Oliver Tate fancies himself a hero. He wants to save a girl from being bullied, to save his parents’ crumbling marriage, and to win over the girl he likes. Oliver Tate doesn’t play sports, he isn’t an overachieving academic, and he hasn’t taken up drugs. Oliver Tate is actually a passionate teenage boy with an active imagination and a propensity for affectations. Where was this boy when I was growing up?
Oliver is the lead in Submarine, a quiet coming-of-age film that encapsulates the typical teen experience. If you ran Harold and Maude, The Breakfast Club, Rushmore, and The Adventures of Pete and Pete through a blender, you might come up with something similar to Submarine.
This movie seems like it would be a straightforward tale of misfits in love and learning from their love but inevitably drifting apart because one of them wants to be normal and find normal love. Despite his goal to be “the best boyfriend in the world,” Oliver does not allow himself to disappear entirely into his romantic relationship. Instead he becomes preoccupied with his parents’ romantic relationship (the dimmer switch, an indication of romance, has not been dimmed for seven months) and takes on the mission to save their marriage. His plans for wooing Jordana and keeping his parents together are often ill-fated and he suffers the consequences.
Submarine is full of charms and quirks. It’s set in that quaint time (late 1980s-mid 1990s) when we still used typewriters, listened to audio cassettes, and looked things up in books. Oliver’s parents are quirky and neurotic. Oliver and his love interest Jordana Bevan run around and do charmingly quirky things like run around in whimsical sunglasses and set fire to things and sit together in an abandoned bathtub in a field. Through Oliver’s constant narration, he shares the fantasies and anxieties of an overactive teenage imagination. He reveals his fears of getting older, turning into his parents, and not having memorable life experiences.
The visual style of the movie borrows inspiration from the likes of Wes Anderson and Michel Gondry. You may forgive the freeze frames and deliberate typography once you get an eyeful of Swansea’s scenic views and the Welsh coastline.

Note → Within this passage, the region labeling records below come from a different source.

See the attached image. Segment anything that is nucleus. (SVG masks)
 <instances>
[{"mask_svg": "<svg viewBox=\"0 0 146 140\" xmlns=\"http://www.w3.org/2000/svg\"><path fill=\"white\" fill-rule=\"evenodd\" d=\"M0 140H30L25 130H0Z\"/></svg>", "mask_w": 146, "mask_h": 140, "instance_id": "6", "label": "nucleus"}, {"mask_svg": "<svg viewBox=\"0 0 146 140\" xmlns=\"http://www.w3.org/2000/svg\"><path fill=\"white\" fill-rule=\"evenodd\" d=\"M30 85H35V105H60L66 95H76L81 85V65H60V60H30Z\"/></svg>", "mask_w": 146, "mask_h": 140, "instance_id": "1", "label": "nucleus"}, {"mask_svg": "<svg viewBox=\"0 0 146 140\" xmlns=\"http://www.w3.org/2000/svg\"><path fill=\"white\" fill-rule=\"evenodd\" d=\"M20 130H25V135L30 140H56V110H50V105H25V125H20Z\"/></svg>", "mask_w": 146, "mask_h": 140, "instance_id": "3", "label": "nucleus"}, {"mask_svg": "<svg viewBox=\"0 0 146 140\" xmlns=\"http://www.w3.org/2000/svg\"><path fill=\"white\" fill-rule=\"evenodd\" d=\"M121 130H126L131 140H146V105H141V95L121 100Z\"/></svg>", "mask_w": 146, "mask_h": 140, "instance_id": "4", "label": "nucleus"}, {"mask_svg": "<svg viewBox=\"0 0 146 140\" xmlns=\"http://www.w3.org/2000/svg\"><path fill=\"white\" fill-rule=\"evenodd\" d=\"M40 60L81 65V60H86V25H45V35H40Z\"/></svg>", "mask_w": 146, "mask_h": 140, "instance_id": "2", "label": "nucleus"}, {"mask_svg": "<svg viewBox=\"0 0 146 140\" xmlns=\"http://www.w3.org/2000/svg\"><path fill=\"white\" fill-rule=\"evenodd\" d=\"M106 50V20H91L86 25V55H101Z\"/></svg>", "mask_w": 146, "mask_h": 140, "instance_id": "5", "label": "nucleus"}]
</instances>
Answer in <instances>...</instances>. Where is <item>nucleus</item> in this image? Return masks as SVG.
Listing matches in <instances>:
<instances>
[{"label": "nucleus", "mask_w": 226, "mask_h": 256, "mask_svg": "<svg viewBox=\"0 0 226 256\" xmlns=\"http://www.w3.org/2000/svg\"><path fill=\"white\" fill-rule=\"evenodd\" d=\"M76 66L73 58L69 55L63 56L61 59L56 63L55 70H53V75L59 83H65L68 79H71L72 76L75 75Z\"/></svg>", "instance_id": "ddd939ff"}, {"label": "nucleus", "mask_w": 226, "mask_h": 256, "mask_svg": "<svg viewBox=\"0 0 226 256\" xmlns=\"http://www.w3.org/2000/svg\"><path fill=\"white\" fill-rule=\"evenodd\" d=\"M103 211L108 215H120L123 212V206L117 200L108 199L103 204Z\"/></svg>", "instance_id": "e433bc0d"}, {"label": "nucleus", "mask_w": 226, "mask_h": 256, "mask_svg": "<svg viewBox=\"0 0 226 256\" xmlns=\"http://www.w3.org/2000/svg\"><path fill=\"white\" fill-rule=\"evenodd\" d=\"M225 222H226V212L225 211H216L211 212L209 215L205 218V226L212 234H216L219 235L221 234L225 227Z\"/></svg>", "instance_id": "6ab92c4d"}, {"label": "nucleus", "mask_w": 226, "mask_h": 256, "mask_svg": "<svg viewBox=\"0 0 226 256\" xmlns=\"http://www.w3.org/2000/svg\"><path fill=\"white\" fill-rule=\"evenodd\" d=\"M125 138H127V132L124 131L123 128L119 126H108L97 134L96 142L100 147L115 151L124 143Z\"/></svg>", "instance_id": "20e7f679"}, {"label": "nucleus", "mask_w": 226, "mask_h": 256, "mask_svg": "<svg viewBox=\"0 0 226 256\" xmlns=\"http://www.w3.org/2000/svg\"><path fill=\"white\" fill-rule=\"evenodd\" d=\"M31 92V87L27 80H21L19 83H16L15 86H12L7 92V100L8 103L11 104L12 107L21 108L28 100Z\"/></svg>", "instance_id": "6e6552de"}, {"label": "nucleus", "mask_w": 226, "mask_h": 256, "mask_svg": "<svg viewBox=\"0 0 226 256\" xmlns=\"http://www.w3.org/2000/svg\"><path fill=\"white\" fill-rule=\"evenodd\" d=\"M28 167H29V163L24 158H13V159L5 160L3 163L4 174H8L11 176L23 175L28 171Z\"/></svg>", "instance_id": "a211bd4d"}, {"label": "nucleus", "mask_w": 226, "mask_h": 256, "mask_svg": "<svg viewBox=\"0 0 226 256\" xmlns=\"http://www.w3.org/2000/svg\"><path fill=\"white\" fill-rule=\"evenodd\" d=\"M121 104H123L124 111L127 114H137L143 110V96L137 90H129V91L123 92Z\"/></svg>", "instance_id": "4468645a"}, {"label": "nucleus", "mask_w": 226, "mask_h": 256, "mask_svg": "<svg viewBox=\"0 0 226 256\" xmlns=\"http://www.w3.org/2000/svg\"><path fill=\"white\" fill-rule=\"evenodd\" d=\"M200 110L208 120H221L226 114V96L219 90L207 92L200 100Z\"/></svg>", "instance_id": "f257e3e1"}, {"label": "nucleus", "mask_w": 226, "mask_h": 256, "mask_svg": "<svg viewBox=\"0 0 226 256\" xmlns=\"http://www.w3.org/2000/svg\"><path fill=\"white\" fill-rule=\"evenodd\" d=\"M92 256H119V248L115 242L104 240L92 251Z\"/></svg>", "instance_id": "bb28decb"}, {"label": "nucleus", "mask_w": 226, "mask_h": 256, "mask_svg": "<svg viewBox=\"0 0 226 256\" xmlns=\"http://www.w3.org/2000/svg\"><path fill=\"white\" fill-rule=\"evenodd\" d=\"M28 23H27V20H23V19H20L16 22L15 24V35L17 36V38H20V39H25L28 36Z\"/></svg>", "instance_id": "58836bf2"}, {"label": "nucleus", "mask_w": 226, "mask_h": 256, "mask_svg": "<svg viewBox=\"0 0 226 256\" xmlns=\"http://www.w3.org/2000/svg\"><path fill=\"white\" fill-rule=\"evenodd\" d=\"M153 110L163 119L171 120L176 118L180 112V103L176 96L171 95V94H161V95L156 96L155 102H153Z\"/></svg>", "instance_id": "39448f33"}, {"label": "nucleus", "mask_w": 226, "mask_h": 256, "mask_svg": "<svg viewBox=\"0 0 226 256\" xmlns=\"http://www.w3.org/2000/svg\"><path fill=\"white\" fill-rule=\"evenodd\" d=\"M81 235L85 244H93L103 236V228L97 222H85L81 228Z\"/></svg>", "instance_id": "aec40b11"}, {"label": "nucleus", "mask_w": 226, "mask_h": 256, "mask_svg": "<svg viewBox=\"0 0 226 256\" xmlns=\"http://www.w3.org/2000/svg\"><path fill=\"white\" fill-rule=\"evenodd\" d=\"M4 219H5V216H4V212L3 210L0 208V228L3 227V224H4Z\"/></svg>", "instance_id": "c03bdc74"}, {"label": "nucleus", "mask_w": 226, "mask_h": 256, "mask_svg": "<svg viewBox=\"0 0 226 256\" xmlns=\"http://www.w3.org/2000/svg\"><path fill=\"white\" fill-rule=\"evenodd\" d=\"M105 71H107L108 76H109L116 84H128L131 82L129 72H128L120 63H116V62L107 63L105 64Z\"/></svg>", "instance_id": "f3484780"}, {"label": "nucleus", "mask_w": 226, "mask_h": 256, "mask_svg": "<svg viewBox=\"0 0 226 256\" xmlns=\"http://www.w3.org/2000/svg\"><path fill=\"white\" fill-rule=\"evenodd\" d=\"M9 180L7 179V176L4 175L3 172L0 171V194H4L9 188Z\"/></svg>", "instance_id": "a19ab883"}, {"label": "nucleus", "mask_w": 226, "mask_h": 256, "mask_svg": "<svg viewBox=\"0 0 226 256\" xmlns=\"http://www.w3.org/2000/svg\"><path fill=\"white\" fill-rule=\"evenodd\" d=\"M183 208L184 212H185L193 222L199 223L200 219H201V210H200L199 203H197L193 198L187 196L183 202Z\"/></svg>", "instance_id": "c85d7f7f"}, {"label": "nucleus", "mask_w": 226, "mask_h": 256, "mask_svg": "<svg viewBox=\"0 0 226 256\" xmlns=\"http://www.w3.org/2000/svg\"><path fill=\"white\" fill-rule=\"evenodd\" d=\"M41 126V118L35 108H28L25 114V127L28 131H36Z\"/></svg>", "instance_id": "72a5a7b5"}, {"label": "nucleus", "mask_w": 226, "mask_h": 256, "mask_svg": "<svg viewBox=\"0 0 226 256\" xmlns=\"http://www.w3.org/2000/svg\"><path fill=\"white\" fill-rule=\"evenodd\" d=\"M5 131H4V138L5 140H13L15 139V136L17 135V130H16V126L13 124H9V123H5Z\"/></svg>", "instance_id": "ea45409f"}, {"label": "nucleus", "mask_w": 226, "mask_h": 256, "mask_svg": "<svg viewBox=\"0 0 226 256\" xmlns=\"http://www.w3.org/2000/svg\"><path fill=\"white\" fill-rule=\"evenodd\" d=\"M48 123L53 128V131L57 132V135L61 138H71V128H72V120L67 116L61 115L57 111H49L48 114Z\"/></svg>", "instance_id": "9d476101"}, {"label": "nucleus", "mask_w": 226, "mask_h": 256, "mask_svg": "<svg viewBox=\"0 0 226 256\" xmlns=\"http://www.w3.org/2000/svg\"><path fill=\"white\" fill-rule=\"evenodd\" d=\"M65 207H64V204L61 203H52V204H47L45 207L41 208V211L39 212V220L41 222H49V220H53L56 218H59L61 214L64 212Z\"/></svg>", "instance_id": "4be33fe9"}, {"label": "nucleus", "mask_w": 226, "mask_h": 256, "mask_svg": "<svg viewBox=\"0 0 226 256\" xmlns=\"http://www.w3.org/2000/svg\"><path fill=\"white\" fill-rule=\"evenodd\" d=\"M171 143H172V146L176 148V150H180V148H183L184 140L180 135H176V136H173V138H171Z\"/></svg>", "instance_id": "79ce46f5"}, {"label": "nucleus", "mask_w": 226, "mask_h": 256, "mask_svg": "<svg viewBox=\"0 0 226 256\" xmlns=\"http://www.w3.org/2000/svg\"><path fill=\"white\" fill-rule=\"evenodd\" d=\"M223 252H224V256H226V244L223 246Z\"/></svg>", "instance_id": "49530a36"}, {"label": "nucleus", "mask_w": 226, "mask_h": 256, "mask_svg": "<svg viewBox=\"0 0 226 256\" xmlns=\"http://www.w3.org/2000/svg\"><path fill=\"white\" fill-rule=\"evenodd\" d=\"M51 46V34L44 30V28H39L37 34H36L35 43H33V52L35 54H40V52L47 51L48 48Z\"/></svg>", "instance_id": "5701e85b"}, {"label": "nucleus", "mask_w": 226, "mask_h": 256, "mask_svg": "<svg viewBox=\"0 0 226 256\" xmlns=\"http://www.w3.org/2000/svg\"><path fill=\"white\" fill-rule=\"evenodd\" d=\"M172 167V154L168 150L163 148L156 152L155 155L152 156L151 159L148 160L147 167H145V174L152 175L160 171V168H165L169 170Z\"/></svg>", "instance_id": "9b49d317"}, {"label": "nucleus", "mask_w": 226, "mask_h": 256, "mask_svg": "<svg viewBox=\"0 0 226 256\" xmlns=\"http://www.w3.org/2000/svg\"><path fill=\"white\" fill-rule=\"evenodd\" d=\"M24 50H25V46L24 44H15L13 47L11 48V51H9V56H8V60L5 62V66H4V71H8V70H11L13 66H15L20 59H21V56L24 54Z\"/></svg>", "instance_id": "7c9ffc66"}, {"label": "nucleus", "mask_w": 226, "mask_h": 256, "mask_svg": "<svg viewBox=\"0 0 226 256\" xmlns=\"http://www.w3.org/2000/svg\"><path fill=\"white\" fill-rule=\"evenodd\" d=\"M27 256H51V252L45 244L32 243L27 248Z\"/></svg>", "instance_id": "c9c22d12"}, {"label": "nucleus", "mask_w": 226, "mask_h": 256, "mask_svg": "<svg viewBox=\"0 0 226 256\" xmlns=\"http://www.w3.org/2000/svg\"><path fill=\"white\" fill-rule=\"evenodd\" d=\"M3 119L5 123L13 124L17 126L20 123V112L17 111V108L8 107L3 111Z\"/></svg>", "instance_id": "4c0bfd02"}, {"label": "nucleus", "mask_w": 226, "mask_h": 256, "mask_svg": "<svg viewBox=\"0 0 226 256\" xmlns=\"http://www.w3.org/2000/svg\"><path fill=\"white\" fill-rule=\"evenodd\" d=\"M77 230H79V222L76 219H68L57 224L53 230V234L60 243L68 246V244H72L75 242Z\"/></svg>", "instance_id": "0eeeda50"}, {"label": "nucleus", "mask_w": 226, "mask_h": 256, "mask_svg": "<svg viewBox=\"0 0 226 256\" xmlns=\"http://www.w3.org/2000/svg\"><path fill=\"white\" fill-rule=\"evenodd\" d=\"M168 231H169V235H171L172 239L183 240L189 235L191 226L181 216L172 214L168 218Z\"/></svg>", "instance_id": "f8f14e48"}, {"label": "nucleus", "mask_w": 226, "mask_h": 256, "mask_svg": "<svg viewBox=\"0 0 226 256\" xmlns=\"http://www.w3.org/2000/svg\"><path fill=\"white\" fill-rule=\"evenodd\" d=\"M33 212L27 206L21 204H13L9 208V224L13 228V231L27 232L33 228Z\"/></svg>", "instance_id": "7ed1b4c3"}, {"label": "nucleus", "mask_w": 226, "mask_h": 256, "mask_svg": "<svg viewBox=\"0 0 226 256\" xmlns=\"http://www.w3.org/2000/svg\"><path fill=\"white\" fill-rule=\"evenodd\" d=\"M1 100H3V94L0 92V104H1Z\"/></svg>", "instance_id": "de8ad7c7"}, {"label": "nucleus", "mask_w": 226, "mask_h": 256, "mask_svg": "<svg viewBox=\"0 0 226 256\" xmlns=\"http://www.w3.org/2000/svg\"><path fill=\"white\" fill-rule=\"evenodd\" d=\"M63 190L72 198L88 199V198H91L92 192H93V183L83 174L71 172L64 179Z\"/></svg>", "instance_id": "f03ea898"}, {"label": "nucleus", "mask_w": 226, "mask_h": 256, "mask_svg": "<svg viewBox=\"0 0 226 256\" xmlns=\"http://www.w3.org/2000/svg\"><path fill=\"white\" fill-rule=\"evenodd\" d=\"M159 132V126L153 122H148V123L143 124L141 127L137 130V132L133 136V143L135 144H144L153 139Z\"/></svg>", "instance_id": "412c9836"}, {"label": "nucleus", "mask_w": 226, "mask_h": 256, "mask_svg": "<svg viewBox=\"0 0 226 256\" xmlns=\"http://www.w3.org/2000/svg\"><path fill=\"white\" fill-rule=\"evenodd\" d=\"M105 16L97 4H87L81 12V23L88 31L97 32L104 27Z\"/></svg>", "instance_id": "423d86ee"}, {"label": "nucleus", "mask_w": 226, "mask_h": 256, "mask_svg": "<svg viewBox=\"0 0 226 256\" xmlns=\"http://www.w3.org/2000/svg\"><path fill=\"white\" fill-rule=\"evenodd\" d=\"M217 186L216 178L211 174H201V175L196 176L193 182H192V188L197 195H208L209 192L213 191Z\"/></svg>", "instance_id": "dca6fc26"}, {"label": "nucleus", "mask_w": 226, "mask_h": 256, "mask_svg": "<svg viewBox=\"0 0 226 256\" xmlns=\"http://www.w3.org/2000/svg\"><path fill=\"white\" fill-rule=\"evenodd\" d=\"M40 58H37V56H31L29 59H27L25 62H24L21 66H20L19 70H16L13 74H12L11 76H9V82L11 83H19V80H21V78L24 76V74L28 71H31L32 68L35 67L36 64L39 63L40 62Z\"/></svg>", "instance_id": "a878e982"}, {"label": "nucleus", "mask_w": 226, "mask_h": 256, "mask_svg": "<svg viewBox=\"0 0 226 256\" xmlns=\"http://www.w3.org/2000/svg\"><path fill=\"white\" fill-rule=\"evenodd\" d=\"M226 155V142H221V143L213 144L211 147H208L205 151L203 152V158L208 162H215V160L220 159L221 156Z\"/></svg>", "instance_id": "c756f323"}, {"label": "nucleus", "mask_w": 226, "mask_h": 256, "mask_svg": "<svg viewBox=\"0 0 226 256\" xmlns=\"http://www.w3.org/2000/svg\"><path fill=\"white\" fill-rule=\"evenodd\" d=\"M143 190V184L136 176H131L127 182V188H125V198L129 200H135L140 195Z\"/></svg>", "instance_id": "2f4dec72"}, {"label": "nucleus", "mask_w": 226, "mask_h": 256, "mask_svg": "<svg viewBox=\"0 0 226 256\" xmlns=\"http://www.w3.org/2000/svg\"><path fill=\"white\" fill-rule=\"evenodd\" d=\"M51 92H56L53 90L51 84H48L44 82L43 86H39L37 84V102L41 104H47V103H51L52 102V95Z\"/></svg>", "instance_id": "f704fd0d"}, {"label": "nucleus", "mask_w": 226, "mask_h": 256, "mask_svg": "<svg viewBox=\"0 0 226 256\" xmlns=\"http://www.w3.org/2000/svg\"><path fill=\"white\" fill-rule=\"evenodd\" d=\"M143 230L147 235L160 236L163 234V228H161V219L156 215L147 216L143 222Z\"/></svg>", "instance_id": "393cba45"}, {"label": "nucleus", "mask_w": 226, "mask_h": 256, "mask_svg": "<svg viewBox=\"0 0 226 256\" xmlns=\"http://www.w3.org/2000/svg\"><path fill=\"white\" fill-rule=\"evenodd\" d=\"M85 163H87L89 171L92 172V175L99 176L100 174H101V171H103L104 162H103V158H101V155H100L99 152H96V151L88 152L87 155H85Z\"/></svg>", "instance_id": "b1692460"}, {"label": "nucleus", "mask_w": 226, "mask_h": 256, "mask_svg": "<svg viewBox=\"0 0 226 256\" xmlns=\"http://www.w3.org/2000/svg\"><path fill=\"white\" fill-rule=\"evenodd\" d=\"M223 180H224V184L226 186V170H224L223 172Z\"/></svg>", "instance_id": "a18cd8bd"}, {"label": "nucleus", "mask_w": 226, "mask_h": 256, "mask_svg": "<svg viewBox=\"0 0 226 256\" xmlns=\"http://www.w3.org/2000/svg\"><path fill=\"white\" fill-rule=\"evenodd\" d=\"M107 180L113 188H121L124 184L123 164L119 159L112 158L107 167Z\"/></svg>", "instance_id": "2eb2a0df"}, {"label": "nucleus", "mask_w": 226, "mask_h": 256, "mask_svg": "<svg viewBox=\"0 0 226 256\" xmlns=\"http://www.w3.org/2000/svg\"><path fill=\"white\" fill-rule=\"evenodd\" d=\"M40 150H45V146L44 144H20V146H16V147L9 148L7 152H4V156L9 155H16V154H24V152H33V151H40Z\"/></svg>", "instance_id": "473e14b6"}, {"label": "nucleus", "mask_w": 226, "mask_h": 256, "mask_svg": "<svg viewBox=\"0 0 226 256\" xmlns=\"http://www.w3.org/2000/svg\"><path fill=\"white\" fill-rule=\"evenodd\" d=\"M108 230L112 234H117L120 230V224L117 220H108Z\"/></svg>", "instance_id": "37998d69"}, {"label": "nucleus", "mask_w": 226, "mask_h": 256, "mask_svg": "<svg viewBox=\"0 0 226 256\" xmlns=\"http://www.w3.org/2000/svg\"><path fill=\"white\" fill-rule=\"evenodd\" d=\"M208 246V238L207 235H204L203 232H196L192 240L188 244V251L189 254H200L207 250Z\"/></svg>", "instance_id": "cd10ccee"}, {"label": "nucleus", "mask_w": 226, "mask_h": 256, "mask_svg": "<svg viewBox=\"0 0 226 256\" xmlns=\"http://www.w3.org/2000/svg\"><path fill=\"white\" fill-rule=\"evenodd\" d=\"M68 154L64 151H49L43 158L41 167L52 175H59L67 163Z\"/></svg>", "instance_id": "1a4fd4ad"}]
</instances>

What’s refreshing about Submarine is it’s approach to teen angst. Director Richard Ayoade (best known as The IT Crowd‘s Maurice Moss) presents an authentic account of kids fumbling through adolescence, trying out different interests, looking for ways to fit in and stand out, and making mistakes all the while. I’ve just started reading the novel by Joe Dunthorne from which the film was adapted. Ayoade seems to stay true to the characters and the tone in his screenplay adaptation, although the book is clearly set in 1997 and Oliver creates more situations in order to get his parents’ attention. I like how both the book and the movie capture the doughy doe-eyed innocence of the early teen years. Yes, Oliver does attempt to be sophisticated and clever, but he never comes across as slick or arrogant like a Ferris Bueller or Zack Morris.
Submarine is a gentle comedy that may arouse nostalgia for your own adolescence or simply inspire you to read the dictionary and listen to Serge Gainsbourg.